GENEL KURUL KONUŞMASI
Konu: Türkiye Cumhuriyeti Hükümeti ile Bangladeş Halk Cumhuriyeti Hükümeti Arasında Gümrük Konularında İşbirliği ve Karşılıklı Yardım Anlaşmasının Onaylanmasının Uygun Bulunduğuna Dair Kanun Tasarısı münasebetiyle
Yasama Yılı:1
Birleşim:44
Tarih:25.02.2016

MHP GRUBU NURİ OKUTAN (Isparta) - Sayın Başkan, değerli milletvekilleri; herkesi saygıyla, hürmetle selamlıyorum.

Esasen, bir sonraki maddede Filistin konusu var. Madem Filistin konusu gelecek, şimdiden Filistin'le ilgili düşüncelerimi aktarmak isterim. Hazırlığım da buna yönelik bir hazırlıktı.

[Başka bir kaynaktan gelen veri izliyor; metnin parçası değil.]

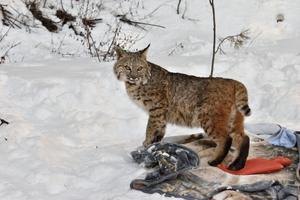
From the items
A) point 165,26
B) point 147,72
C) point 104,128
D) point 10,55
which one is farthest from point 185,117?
point 165,26

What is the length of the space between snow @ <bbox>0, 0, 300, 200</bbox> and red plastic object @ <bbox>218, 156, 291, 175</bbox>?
37.1 inches

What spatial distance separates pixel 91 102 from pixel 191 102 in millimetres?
2106

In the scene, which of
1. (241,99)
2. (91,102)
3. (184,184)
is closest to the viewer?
(184,184)

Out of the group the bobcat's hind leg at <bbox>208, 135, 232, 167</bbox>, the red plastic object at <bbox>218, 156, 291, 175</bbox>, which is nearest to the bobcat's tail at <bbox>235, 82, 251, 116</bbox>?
the bobcat's hind leg at <bbox>208, 135, 232, 167</bbox>

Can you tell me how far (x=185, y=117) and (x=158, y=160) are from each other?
2.52 ft

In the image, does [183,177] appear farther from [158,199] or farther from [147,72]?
[147,72]

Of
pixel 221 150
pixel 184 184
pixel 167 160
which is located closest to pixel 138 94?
pixel 167 160

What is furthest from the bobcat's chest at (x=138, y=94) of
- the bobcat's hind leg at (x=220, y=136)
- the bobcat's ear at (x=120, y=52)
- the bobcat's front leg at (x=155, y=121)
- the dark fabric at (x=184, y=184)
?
the bobcat's hind leg at (x=220, y=136)

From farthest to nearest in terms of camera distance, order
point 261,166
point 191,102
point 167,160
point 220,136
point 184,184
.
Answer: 1. point 191,102
2. point 220,136
3. point 261,166
4. point 167,160
5. point 184,184

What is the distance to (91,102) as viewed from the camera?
16.1 ft

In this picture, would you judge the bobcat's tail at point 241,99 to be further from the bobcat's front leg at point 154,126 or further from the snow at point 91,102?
the snow at point 91,102

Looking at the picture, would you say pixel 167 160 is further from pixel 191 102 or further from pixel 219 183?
pixel 191 102

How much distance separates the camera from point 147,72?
11.8 ft

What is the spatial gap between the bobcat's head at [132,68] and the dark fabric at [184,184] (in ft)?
3.10
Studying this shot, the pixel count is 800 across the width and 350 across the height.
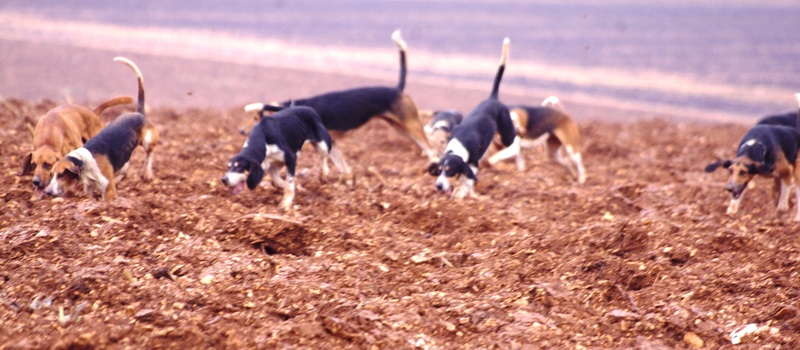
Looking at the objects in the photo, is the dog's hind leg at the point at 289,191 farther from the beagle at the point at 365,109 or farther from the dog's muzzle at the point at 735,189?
the dog's muzzle at the point at 735,189

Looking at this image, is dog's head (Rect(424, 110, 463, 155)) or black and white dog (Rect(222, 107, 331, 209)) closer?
black and white dog (Rect(222, 107, 331, 209))

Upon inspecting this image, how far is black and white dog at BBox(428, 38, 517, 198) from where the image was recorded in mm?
9633

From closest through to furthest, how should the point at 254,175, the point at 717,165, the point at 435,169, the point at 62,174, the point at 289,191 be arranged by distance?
the point at 62,174, the point at 254,175, the point at 289,191, the point at 435,169, the point at 717,165

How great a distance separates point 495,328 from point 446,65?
22941 millimetres

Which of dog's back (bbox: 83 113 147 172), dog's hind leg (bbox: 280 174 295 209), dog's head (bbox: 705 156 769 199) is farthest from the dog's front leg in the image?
dog's back (bbox: 83 113 147 172)

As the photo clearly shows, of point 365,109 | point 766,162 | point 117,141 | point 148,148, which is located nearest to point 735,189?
point 766,162

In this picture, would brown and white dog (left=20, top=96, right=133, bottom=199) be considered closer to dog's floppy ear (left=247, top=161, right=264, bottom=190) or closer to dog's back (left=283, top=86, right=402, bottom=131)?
dog's floppy ear (left=247, top=161, right=264, bottom=190)

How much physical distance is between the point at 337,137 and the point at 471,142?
217 centimetres

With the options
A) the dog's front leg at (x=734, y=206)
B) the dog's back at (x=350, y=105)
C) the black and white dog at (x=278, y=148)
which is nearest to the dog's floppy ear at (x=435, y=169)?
the black and white dog at (x=278, y=148)

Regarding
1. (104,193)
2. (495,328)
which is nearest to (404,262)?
(495,328)

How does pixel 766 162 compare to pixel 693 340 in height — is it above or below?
above

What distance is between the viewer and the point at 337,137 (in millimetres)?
11758

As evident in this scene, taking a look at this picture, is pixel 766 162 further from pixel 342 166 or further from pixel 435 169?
pixel 342 166

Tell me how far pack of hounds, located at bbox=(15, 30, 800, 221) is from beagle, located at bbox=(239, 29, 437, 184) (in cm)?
1
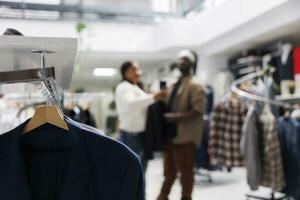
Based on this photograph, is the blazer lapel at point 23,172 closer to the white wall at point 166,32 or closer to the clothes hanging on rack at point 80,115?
the clothes hanging on rack at point 80,115

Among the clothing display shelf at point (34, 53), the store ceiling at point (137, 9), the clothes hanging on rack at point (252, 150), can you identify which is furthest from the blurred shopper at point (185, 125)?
the store ceiling at point (137, 9)

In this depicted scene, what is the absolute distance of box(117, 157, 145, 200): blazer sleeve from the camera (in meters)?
0.93

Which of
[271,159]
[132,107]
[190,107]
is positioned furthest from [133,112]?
[271,159]

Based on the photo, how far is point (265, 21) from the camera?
4.14 m

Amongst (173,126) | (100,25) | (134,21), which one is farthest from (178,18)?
(173,126)

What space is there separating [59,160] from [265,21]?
3759 millimetres

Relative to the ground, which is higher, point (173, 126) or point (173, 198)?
point (173, 126)

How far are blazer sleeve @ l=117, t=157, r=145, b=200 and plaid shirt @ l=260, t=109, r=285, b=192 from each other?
2.06m

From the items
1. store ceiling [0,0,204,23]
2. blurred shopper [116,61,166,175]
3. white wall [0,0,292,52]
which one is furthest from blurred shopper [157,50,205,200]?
store ceiling [0,0,204,23]

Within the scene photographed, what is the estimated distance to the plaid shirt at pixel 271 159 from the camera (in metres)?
2.71

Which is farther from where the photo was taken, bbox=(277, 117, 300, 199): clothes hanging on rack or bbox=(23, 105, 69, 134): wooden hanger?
bbox=(277, 117, 300, 199): clothes hanging on rack

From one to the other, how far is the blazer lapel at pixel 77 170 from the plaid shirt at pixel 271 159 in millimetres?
2156

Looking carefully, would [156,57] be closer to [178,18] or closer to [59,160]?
[178,18]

Filistin konusu bizim millî davamız, Filistin konusu aynı zamanda bizim aynamızdır. Eğer iyi anlar, iyi değerlendirirsek belki oradan günümüze de cevap verebilecek bulgular, hisler, anlayışlar çıkarmak mümkündür.

Urfa yani "Yukarı Mezopotamya" dediğimiz Urfa, orada Göbeklitepe var. Göbeklitepe'de on üç bin yıllık bulgular var ve şimdiye kadar ulaşılan bilgilere göre biliniyor ki gerek Konya'ya gerek Mısır'a buradaki hayattan, medeniyetten sonra gidildi ve Filistin topraklarına da biz buradan sonra ulaşmış olduk.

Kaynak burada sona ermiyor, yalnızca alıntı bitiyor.